• **CONSIGNES À SUIVRE**
A - Recopiez sans rien changer le passage du texte sur le pacte linguistique libanais compris entre « Le pacte linguistique » et « puis à Paris. », bornes incluses.
B - Répondez aux questions suivantes sur le texte sur le pacte linguistique libanais, chacune sur sa ligne :
(i) À quelles dates ont eu lieu les attentats mentionnés sous le photomontage ?
(ii) Combien d'heures de français jusqu'au brevet l'article cité mentionne-t-il ?
(iii) Qui a signé cet article ?

── TEXTE FOURNI

Le pacte linguistique au service du pacte national libanais

Photomontage diffusé par ThePressProject pour retweetage après les attentats des 12 et 13 novembre 2015 à Beyrouth puis à Paris.

Dans les colonnes de ce journal, il y a deux semaines, un article signé par Anne-Marie el-Hage tirait la sonnette d'alarme : « Malgré 1 710 heures de français jusqu'au brevet, le recul est alarmant à l'école libanaise. » L'article se poursuit ainsi : « Il est urgent de réformer les programmes et l'apprentissage du français à l'école, sinon la langue de Molière ne sera plus qu'un souvenir. »

────
── CONTENU DU MATÉRIEL

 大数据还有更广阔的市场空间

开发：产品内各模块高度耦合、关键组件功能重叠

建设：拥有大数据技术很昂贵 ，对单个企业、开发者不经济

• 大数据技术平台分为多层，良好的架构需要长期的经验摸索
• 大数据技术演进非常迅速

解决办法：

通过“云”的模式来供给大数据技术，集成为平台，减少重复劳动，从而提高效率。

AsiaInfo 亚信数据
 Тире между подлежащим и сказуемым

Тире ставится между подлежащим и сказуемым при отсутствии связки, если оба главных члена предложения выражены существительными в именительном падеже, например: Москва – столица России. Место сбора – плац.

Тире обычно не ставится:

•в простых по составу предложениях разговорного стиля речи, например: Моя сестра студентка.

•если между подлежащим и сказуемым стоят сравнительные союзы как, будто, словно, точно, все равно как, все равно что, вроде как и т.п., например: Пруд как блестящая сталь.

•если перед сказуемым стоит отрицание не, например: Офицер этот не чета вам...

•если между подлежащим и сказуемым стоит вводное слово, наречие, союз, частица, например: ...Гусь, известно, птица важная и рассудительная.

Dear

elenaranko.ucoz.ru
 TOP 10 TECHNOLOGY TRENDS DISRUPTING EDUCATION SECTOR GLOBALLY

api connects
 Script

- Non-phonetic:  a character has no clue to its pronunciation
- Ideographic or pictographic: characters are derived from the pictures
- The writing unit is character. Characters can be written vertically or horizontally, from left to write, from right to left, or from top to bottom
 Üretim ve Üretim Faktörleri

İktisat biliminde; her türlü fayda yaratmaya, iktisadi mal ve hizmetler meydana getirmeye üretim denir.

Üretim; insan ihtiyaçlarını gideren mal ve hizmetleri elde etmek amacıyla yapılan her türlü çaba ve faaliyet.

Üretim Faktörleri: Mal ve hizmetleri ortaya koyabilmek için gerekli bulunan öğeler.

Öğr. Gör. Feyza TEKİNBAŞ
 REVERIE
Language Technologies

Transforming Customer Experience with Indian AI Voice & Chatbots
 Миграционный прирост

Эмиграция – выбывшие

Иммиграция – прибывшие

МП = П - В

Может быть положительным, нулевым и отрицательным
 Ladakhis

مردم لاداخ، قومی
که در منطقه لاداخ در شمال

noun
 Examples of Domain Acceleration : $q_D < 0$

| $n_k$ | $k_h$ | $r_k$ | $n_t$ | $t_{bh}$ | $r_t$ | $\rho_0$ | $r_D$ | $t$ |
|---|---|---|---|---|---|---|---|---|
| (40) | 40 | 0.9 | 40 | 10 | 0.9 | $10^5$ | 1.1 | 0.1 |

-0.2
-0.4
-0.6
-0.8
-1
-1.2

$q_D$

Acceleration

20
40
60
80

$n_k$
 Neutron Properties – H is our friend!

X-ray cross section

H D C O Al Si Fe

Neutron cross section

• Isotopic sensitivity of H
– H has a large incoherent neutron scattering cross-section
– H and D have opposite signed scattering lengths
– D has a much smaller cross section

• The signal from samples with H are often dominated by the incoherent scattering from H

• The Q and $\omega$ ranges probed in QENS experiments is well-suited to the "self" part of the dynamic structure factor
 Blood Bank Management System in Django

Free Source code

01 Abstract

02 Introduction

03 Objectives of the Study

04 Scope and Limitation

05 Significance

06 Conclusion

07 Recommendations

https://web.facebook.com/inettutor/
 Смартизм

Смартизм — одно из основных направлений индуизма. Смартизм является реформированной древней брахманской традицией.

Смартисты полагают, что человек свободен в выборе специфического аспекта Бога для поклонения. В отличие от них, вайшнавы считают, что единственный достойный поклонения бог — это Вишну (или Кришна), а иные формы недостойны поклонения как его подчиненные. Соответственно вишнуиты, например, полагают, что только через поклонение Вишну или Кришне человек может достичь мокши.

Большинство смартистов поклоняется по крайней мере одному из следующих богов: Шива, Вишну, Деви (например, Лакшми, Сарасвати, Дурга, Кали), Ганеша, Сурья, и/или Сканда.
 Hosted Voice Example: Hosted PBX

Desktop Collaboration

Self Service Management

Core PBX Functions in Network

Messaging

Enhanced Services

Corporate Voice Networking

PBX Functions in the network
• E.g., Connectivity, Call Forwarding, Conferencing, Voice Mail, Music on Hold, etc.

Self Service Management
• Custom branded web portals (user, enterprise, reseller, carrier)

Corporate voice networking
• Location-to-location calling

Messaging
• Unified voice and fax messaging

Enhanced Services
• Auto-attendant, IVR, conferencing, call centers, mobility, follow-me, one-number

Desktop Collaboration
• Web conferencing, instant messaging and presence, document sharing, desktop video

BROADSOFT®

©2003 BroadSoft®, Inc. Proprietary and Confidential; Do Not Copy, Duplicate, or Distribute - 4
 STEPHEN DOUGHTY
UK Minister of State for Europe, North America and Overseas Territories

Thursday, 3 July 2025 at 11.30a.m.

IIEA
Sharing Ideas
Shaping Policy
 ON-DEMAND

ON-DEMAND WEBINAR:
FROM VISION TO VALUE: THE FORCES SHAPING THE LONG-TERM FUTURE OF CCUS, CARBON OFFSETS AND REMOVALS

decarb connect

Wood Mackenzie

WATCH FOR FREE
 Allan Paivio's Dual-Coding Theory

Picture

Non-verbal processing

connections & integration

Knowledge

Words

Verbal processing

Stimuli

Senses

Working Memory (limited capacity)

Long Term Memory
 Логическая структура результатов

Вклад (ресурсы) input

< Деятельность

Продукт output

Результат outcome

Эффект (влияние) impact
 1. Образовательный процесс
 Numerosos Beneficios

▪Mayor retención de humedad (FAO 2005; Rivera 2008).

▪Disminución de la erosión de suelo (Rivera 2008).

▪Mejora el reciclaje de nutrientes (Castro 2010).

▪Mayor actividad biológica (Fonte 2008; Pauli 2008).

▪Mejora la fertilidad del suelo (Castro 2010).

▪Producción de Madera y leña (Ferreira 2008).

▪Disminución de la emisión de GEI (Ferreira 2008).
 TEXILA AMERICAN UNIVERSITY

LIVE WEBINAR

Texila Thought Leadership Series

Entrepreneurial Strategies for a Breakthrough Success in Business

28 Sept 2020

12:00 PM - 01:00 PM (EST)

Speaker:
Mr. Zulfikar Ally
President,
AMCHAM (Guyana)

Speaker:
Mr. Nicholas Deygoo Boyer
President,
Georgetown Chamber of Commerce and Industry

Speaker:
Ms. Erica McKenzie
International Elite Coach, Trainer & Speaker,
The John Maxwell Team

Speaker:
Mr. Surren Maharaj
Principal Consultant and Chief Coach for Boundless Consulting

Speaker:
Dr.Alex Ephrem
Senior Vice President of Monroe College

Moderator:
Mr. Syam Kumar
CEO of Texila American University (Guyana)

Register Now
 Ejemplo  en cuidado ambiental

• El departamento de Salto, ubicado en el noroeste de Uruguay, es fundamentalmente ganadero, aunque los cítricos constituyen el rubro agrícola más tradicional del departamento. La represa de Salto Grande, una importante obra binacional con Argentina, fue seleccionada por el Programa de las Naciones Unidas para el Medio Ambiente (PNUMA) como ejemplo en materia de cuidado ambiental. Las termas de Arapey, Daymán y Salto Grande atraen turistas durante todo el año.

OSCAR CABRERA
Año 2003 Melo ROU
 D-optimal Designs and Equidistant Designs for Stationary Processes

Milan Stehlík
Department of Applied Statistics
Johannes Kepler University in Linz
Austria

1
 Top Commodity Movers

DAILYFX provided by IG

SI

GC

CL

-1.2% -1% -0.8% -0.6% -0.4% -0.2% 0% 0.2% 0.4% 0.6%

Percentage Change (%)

────

• **RÉPONSES DANS L'ORDRE**
A -
Le pacte linguistique au service du pacte national libanais

Photomontage diffusé par ThePressProject pour retweetage après les attentats des 12 et 13 novembre 2015 à Beyrouth puis à Paris.

B -
(i) Les 12 et 13 novembre 2015.
(ii) 1 710 heures.
(iii) Anne-Marie el-Hage.